The 601 contains three execution units, one for integers, one for branch processing, and on for floating point.

The 601 was specifically designed to power the IBM RS/6000, so there were many instructions present for that computer that were not included in future PPC designs. This is the only PPC with a unified instruction and data cache; future models contained separate instruction and data caches.

The 603 and 603e

The second generation split the line into entry level and power user chips. The 603 had only 1.6 million transistors, drew about half as much power as the 601, had two smaller caches (8 KB for instructions, 8 KB for data), and could process up to two instructions per cycle. Low power consumption was a key design factor, since Apple wanted to design PowerBooks around the 603. One way the 603 reduced power consumption was the smaller L1 cache, which so reduced performance that Apple refused to use it in a PowerBook. At that time, 680x0 emulation was crucial. With too small an internal cache, the 603 handled emulated code very poorly. However, it was used in the Performa 5200 and 6200, a couple of Road Apples that gave the 603 an undeservedly bad reputation. The 603 was available at speeds from 75 MHz to 160 MHz. (Cycle for cycle, performance was comparable to the 601, but at lower cost.)
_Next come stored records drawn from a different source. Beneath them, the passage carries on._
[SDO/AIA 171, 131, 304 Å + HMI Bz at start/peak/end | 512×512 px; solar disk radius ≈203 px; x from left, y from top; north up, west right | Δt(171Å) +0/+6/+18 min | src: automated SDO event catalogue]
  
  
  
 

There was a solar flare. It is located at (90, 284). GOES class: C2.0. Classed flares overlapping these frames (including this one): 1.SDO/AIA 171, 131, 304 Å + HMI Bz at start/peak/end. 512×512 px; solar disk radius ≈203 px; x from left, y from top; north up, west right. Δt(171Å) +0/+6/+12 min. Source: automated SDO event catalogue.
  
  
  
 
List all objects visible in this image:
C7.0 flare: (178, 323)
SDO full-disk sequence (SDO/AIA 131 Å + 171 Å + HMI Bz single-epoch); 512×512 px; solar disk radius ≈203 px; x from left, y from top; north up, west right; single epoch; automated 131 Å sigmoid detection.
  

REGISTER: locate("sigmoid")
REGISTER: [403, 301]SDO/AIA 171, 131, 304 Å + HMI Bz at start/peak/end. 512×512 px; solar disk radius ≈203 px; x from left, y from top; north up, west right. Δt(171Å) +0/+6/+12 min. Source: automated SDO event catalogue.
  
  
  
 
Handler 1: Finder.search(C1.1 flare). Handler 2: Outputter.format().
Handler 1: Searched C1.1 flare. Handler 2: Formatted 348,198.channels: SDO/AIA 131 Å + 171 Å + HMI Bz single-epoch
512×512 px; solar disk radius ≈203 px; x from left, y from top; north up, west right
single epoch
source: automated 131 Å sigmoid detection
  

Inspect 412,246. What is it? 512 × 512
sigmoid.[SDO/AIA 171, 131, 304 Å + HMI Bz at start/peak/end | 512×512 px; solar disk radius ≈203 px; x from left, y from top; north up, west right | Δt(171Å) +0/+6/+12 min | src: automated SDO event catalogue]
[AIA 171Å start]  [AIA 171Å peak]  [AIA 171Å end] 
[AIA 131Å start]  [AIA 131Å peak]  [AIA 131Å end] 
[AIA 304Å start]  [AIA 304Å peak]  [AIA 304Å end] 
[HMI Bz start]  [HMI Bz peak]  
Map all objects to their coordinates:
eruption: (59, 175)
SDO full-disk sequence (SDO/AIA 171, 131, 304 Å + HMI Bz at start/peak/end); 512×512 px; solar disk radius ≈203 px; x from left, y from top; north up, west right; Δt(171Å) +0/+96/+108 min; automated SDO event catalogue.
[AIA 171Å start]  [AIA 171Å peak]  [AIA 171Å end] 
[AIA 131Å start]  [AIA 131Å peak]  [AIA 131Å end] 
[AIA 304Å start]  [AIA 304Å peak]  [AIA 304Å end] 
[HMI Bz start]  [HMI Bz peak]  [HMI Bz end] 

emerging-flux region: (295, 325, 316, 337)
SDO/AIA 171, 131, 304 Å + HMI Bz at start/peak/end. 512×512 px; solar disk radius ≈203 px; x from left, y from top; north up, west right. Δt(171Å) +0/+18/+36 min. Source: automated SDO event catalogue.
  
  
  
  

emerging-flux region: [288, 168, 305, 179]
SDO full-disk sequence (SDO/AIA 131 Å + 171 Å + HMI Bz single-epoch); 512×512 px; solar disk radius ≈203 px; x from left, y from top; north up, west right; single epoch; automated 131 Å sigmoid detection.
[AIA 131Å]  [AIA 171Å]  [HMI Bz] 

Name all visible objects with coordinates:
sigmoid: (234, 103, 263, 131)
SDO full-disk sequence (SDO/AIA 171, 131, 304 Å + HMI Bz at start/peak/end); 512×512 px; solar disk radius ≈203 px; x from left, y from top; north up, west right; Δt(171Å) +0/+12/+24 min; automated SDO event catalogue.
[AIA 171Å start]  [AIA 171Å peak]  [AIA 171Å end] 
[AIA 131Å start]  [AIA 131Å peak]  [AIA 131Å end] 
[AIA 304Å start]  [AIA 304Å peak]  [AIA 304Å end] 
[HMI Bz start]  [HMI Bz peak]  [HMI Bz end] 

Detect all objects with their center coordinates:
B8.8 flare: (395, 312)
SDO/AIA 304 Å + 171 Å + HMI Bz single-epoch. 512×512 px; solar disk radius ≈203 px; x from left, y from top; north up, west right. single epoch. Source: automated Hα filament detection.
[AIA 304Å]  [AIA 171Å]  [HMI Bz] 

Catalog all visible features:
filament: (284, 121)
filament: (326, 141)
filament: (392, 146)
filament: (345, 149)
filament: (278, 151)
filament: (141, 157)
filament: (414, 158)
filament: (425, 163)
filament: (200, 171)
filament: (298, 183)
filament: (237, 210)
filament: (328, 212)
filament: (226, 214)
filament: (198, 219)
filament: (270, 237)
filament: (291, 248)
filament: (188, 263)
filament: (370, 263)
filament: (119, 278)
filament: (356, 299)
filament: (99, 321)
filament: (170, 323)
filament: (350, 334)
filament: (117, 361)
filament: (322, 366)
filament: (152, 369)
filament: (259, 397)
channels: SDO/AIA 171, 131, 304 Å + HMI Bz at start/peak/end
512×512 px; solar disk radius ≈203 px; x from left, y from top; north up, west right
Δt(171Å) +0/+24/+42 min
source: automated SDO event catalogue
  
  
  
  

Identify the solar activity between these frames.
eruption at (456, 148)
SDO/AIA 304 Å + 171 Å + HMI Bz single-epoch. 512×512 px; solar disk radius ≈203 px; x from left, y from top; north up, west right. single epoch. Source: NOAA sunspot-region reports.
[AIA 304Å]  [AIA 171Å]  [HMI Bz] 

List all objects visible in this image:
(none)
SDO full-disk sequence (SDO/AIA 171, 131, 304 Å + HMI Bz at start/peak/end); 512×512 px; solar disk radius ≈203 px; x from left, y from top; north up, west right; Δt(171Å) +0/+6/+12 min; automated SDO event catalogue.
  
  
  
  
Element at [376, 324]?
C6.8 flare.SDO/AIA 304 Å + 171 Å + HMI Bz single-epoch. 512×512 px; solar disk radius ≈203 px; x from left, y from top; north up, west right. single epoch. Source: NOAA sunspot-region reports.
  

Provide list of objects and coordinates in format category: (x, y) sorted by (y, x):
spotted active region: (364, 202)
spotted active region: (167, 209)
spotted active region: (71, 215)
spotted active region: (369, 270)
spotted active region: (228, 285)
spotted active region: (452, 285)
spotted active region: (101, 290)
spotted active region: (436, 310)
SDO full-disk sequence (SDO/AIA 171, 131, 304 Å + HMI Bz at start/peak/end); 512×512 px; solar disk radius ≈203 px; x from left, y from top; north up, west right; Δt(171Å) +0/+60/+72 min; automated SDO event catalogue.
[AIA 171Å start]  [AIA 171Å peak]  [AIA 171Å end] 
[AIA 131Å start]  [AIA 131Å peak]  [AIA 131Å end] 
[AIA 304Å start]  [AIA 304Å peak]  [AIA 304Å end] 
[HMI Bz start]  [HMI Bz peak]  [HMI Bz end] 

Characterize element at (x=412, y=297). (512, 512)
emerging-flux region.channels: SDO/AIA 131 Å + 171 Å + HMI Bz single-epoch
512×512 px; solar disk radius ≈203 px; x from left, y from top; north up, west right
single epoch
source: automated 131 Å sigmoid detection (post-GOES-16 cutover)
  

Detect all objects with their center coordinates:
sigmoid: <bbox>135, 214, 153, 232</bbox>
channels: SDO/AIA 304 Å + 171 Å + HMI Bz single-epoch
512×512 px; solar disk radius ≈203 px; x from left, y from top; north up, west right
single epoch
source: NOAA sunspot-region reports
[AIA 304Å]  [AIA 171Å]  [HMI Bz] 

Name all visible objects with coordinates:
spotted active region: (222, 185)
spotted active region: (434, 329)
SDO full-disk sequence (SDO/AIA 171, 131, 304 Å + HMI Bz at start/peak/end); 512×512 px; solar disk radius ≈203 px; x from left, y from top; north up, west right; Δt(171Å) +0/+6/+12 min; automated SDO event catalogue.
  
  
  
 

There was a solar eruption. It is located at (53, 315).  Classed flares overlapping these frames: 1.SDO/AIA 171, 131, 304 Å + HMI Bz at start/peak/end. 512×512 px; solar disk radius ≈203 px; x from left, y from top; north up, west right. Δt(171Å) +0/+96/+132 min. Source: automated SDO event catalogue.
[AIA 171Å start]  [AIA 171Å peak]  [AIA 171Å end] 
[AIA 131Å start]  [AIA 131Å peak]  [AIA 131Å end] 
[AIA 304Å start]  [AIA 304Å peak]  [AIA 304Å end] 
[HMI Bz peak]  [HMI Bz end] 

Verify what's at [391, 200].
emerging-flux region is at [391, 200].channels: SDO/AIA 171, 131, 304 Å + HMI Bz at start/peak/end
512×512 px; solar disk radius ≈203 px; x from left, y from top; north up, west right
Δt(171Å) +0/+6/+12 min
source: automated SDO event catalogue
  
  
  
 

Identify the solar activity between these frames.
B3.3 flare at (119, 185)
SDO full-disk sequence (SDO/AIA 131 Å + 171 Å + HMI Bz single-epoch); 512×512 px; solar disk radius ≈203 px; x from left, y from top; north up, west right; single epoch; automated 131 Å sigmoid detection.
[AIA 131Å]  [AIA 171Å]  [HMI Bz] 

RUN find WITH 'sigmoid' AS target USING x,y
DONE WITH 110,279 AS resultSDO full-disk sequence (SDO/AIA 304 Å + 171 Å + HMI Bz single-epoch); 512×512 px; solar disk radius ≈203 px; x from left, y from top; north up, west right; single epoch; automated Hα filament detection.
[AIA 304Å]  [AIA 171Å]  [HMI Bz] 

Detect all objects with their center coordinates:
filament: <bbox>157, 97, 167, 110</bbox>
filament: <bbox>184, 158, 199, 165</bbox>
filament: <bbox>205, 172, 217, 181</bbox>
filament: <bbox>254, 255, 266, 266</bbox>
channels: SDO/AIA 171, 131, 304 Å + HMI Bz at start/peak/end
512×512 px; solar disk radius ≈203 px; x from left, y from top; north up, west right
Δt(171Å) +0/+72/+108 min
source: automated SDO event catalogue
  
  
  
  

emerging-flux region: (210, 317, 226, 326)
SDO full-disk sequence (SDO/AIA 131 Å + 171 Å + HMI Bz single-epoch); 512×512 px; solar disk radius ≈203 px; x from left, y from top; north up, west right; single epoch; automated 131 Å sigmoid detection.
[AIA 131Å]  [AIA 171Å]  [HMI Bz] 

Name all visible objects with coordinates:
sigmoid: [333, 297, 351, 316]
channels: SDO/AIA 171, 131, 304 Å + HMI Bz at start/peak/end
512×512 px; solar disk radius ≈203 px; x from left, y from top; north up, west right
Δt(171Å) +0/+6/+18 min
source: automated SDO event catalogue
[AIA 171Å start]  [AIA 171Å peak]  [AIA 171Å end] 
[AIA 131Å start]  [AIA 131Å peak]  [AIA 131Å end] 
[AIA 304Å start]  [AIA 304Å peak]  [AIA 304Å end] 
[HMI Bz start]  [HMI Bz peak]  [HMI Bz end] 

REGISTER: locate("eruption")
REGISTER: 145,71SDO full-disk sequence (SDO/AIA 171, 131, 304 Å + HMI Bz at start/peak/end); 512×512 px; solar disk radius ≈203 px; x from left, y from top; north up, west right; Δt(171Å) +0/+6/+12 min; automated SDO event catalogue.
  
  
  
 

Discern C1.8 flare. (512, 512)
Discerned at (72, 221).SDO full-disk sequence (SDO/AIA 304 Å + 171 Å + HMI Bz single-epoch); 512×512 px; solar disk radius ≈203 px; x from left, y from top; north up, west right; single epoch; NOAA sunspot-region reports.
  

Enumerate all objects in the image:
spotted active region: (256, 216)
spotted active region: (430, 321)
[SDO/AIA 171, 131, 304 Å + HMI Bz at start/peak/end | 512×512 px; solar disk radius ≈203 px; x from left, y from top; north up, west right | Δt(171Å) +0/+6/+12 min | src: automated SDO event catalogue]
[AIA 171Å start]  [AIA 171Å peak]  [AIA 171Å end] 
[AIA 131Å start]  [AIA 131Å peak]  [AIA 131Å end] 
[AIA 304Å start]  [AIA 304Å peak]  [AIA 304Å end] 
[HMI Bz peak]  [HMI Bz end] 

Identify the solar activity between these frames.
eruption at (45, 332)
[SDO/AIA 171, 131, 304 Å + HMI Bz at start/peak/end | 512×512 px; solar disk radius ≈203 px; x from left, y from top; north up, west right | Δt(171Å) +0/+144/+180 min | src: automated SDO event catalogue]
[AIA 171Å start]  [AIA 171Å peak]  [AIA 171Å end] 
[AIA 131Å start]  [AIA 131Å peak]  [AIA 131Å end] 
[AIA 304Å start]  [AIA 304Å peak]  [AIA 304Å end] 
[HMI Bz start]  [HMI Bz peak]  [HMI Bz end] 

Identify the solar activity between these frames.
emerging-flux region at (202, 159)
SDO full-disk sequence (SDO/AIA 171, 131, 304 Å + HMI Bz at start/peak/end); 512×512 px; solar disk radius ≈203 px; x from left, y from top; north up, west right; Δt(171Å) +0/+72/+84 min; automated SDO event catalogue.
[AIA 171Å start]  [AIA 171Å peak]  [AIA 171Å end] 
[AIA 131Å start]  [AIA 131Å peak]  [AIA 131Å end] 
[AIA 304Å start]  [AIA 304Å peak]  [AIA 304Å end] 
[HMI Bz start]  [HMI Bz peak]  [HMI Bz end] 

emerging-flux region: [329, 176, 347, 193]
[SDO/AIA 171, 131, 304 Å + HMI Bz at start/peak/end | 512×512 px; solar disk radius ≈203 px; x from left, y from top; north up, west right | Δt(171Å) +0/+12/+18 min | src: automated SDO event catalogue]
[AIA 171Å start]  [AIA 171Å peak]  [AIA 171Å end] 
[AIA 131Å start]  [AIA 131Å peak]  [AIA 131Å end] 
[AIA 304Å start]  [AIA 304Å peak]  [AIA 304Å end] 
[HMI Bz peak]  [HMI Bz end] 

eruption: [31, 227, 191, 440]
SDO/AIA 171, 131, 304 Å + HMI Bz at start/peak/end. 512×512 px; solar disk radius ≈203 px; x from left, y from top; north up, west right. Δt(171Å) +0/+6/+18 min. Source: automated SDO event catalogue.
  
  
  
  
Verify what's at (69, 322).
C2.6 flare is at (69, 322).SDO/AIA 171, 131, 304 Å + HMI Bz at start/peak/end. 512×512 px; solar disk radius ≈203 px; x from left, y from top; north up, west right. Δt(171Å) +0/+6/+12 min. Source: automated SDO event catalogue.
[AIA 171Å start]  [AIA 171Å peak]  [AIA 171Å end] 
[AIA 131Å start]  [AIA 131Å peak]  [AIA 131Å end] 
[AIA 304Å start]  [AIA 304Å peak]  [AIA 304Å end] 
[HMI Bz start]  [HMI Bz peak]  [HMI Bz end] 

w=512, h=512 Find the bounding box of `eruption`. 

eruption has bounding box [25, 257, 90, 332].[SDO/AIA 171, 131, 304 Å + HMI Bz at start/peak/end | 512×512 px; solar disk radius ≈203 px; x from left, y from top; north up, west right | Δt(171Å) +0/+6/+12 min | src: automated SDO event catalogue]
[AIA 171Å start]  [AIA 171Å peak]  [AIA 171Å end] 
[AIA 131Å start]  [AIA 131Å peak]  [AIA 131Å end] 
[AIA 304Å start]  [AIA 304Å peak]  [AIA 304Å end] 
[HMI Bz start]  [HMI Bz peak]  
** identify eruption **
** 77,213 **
The 603 has five execution units, up from three in the 601. These were an integer unit, floating point unit, branch processing unit, load/store unit, and system register unit. The 64-bit 603 could run on either a 32-bit or 64-bit data bus.

With a small redesign, the PPC 603e was introduced. Essentially a 603 with an improved cache (16 KB each for instructions and data), it offered significantly improved performance without draining batteries too quickly. The Performa 5260 and 6300 were designed around this improved chip, as was every PPC-based PowerBook. Speeds ranged from 100 MHz to 300 MHz.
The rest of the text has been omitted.